Maker Shop: creating homemade circuit switches in a homemade neighborhood that could be broken by tree limbs, making battery-operated fans and flashlights, making whirligigs powered by wind;

Art Garden: creating miniature Zen gardens, making string art by hammering nails and wrapping them with string, wrapping sticks with yarn to make patterns;

By-You Building: exploring wind at the wind tunnel, building strong houses and water bottle forts;

Paws & Claws: designing and building pet carriers, creating lost pet posters;

Geaux Figure! Playhouse: creating homemade board games;

Go Go Garage: using a homemade grappler tool and working as a team to move roadblocks and ease traffic on the racetrack, playing with model bucket trucks;

Bubble Playground: making floating boats, discovering items that sink or float;

Story Tree: exploring books related to hurricanes as well as supporting the emotional needs of children.

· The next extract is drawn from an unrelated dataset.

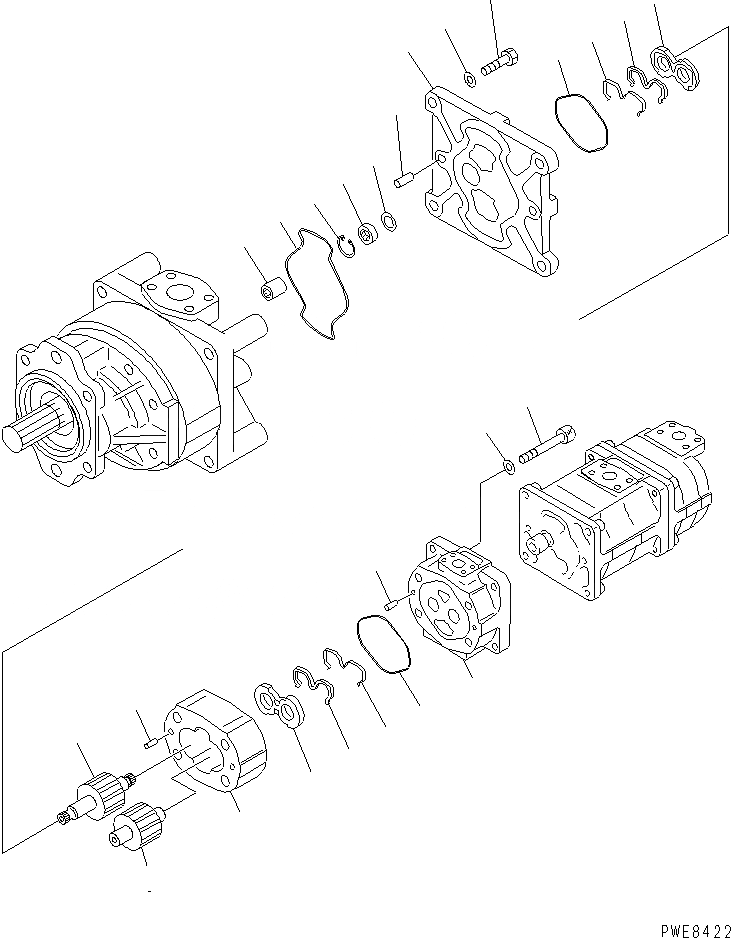 PWE8422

After an hour of exploration, the educators met by grade levels to reflect on these questions:

  • • What was a big “aha moment”—a new activity you really liked and want to try in your classroom?
  • • How might you adapt this for your class and available resources?
  • • What similar activities have you already done in your programs?
  • • How might you integrate these activities into your curriculum?
  • • How would you use any of these experiences as documentation in your assessment of children’s learning?
  • • How did these making and tinkering experiences support the emotional needs of children?

With the increasing occurrence of hurricanes and floods, children in our community are experiencing phenomena that are difficult to comprehend. Planning new ways to help them and their families understand and rebound after disasters is critical. Making Spaces teachers walked away with making and tinkering strategies to use now and in the future to help children cope, deepen their knowledge, and spark their curiosities.

References
  • • Knock Knock Children’s Museum Helping Children Rebound Resources https://knockknockmuseum.org/helping-children-rebound/
  • • Heroman, C. & Bilmes, J. (2005). Helping Children Rebound: Strategies for Preschool Teachers After the 2005 Hurricanes. Washington, DC: Teaching Strategies, Inc.

Rachel Daigre is director of learning innovation; Cate Heroman is education committee chair; and Alexandra Pearson is Maker Shop manager at Knock Knock Children’s Museum in Baton Rouge, Louisiana.